When she understood that he knew what she had been after all along.
“I asked you a question, Roarke. Why are you here?”
“I’m here for a reason best dealt with in private,” he said as footsteps sounded in the hall behind him. “Unless you want an audience while we discuss Susanna.”
That did it. All that showy bravado fled.
“Is she—is Susanna all right?”
“She’s fine.”
She let out a long breath. “Then what—”
He made a gesture of impatience, stepped around her and walked into her tiny living room.
She stared after him, transfixed, while her brain made fevered attempts to understand what was happening. None of this made sense. Why would he suddenly turn up here? Not because he’d missed her, which had been her first ridiculous thought. His tone was coolly polite. Everything about him was polite including the way he was dressed, in a navy pinstripe suit with a white shirt and maroon striped tie.
He looked as if he were about to conduct a board meeting right here in her living room.
And yet, that one moment when she’d come close to fainting and he’d caught her in his arms, that one moment when the feel of him had been so wonderfully, painfully familiar…
She watched as he looked around him.
Her chin went up.
He’d probably never seen a room this small, this shabbily furnished, but she wasn’t ashamed of it.

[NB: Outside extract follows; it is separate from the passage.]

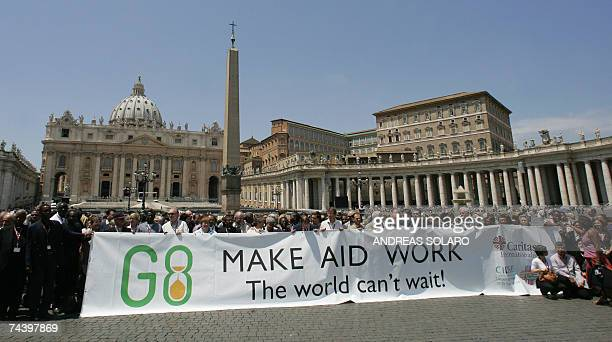 Caritas Internationalis delegates unveils a giant banner reading 'Make Aid Work' to call on the Group of Eight industrialised countries to do more to...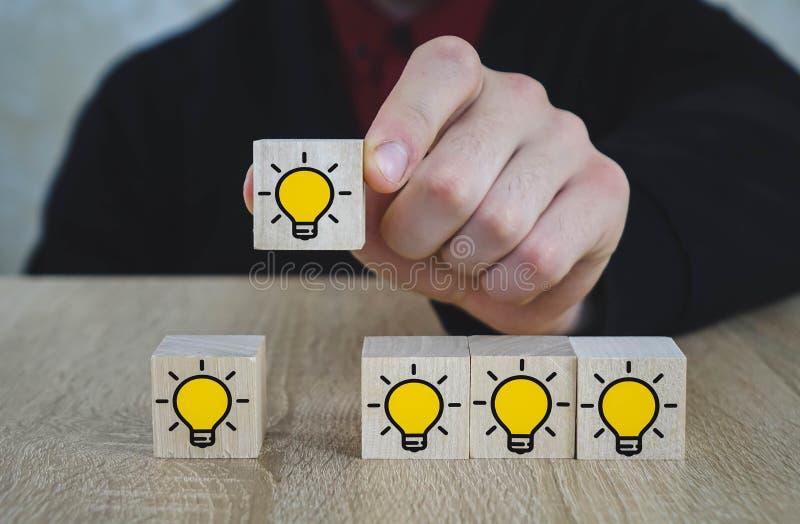 La mano escogió los cubos de madera con el símbolo del bulbo de la luz ámbar en la tabla de madera Nuevos idea, conceptos de la i foto de archivo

This was her life. Her real life.
The life she had not wanted for her child.
He swung toward her. “I hope I haven’t inconvenienced you.”
She almost laughed.
The man who’d said he loved her, who had discarded her without hesitation, who had not even asked her to tell him her story—not that she would have, but still, he hadn’t even asked—
This man was now hoping he hadn’t inconvenienced her?
But she couldn’t laugh.
Despite everything, she was drinking him in. Filling the empty spaces in her heart with images and memories for the future.
The ruggedly beautiful face. The tall, leanly muscled body. The wide shoulders. The ruler-of-his-ki
ngdom stance.
It infuriated her that the sight of him could still leave her yearning for what could never be.
She saw that he had changed. Not a lot, but he looked different. Older. Wearier. There were new lines fanning out from the corners of his eyes, deeper ones etched beside his mouth.
She longed to go to him. Kiss those lines. Smooth them with her fingertips…
“I probably should have called first.”
Was he going to make polite conversation? Not with her. She wasn’t interested in conversation of any kind with him.